Berlinale 2014, Film #30 …oder: Fremd im eigenen(?) Land

Irgendwie hoffe ich jedes Jahr, dass der persönliche Abschied von 9Tagen Kino mit einem beeindrucken Werk gelingt. Quasi Lust auf nächstes Jahr macht statt einfach auszulaufen…
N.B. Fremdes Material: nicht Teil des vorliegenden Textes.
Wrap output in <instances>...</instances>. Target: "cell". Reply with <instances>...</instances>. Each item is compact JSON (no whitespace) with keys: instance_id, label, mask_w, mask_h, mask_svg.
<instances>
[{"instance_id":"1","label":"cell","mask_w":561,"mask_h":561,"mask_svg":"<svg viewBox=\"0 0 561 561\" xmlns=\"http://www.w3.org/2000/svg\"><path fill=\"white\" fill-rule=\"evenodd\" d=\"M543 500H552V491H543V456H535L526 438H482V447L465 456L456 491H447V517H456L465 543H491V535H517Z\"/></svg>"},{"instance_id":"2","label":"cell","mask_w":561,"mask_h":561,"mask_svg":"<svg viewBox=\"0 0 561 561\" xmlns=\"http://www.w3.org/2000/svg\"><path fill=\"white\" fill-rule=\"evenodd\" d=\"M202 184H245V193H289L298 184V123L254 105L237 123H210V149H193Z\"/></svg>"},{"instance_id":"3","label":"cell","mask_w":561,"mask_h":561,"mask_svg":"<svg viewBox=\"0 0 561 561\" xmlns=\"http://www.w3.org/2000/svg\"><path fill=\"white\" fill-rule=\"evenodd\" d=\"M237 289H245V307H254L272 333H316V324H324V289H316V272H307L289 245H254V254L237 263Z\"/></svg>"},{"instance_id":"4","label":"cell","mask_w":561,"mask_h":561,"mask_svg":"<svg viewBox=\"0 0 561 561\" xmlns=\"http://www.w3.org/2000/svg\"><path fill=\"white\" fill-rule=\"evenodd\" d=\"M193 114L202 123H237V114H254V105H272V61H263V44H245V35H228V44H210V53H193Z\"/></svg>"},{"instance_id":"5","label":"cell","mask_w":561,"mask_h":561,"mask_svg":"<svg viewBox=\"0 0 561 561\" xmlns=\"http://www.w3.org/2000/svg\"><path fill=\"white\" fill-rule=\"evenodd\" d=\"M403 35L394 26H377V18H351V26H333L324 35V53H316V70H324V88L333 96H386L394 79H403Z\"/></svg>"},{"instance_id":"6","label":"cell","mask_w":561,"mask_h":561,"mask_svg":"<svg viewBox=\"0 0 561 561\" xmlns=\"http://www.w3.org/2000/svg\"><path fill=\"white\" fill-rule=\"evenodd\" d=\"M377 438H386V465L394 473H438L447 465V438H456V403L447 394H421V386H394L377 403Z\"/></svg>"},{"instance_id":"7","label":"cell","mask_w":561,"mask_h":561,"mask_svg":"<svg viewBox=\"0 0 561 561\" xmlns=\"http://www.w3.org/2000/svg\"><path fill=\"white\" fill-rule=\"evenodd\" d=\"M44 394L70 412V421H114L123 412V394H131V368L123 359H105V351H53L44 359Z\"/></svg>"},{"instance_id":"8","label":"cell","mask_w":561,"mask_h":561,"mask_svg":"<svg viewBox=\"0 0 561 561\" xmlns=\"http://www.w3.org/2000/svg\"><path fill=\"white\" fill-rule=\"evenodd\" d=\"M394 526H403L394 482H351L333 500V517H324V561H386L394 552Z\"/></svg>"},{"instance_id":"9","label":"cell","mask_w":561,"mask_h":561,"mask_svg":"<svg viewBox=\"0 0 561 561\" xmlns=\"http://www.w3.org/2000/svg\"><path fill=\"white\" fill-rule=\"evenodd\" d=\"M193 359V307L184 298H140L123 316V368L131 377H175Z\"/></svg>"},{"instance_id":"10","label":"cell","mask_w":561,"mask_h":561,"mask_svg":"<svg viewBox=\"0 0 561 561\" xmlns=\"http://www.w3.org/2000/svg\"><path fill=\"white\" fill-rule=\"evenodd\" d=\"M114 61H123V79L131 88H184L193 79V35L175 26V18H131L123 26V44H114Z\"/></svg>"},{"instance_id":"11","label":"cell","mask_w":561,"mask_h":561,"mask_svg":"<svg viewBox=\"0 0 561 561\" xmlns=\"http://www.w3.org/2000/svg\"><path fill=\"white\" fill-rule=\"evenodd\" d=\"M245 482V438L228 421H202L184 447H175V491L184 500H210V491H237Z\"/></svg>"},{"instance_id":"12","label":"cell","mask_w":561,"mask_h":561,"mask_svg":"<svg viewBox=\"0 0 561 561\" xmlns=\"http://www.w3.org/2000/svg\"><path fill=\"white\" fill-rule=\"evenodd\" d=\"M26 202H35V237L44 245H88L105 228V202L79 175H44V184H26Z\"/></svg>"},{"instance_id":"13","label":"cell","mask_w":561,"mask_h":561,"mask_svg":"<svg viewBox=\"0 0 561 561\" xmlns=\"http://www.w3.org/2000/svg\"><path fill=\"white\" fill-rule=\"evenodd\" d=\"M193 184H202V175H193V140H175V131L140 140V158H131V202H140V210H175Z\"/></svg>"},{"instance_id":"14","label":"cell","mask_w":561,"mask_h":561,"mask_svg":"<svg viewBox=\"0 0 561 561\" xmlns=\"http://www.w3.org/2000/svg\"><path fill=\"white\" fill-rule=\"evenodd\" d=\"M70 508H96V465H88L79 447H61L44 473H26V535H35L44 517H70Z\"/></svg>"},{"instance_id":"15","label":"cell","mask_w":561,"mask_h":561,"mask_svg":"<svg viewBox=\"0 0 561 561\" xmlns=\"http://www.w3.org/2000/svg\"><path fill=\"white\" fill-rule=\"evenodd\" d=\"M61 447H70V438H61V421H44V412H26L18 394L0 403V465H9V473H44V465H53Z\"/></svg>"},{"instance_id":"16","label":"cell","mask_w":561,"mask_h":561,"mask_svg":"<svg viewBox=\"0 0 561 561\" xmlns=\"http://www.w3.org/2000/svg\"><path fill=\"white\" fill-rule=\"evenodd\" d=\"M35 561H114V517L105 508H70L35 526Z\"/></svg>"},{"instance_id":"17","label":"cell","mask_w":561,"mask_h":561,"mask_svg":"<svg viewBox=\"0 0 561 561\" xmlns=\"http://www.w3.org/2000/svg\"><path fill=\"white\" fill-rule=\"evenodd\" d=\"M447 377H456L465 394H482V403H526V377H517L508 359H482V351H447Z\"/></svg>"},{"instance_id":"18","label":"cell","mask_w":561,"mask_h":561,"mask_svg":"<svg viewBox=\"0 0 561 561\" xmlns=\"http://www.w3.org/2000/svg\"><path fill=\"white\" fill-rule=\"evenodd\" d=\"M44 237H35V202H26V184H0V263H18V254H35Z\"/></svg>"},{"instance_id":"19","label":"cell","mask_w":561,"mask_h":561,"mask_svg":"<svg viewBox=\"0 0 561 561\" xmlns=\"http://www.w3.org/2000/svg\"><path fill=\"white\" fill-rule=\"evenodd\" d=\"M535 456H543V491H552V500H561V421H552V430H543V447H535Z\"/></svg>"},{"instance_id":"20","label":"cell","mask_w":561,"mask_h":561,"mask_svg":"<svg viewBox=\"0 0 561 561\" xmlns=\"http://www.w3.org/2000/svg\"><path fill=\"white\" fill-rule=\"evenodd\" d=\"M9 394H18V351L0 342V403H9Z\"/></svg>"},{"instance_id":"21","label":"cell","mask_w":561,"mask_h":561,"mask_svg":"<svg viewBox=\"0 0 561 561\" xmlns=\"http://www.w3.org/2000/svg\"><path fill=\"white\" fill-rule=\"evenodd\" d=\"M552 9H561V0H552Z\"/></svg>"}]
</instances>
Mein letzer Film des letzten Tages beginnt mit Szenen einer knochenharten Grundausbildung im britischen Militär. Der  blutjunge Private Gary Hook ist nicht gerade begeistert, als es im Anschluss daran nicht -wie angekündigt- in eine beschauliche deutsche Kaserne geht – sondern nach Belfast …an die Frontlinie zwischen protestantischer und katholischer Bevölkerung, zwischen Royalisten und Separatisten. Der Drill Sergeant schnauzt die Truppe an: „schaut nicht so, ihr bleibt im Land !“

Wir schreiben das Jahr

’71

und der Nordirland-Konflikt verschärft sich gerade wie seit Jahrzehnten nicht mehr. Härte erzeugt Gewalt und umgekehrt. Gary und seine Kameraden sind überfordert, sich bei fragwürdigen Sicherungs-Einsätzen der Ablehnung, dem abgrundtiefen Hass auf die „Besatzer“ ausgesetzt zu sehen. Bald darauf wird nach einem Handgemenge sein Kamerad neben ihm kaltblütig erschossen. Von seiner Truppe getrennt, kann Gary durch beherztes Eingreifen einer Mutter gerade noch sein Leben retten und, von seiner Truppe getrennt, fliehen. Eine weitere Greueltat, für die jedoch die britische Militär-Geheimpolizei verantwortlich ist macht ihn später -schwerverletzt und immer noch gejagt- vom Mitleid einer irischen Familie abhängig. Und dann ist da noch die undurchschaubare geheime Militär-Polizei – der nicht gerade daran gelegen ist, dass Gary eine Aussage machen kann…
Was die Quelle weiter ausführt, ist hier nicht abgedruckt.